Work through the listing below and give again exactly the lines from the one with "protesta en Madrid" to the one with "Pastor Maldonado, Lotus", both ends included. All other lines and all pictures stay out.

*** Material provided Section Begins ***

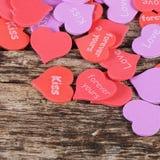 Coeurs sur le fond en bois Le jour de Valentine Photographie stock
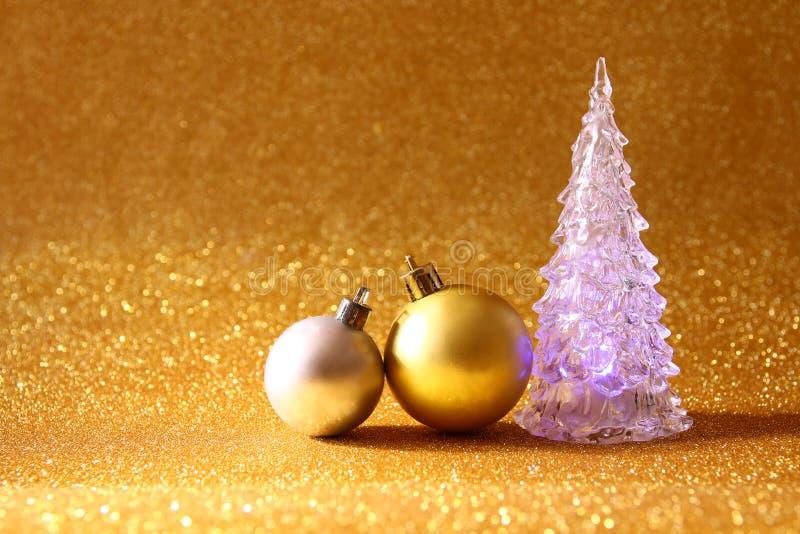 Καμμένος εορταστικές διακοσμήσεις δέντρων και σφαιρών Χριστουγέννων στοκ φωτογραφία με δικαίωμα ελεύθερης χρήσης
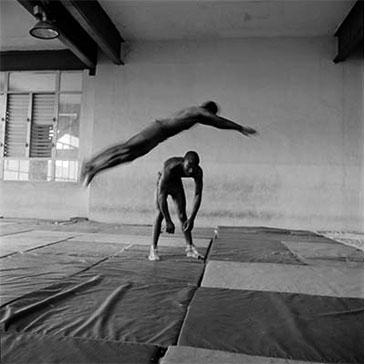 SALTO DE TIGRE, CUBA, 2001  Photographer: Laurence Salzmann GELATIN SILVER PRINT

*** Material provided Section Ends ***
*** Material provided Section Begins ***

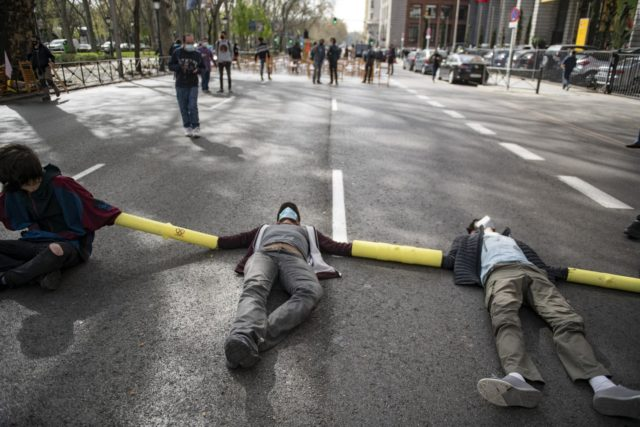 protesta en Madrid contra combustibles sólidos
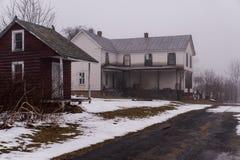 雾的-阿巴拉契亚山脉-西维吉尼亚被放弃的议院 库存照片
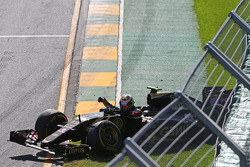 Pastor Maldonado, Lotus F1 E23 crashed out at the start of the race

*** Material provided Section Ends ***

**Written answer**
 protesta en Madrid contra combustibles sólidos
 雾的-阿巴拉契亚山脉-西维吉尼亚被放弃的议院 库存照片
 Pastor Maldonado, Lotus F1 E23 crashed out at the start of the race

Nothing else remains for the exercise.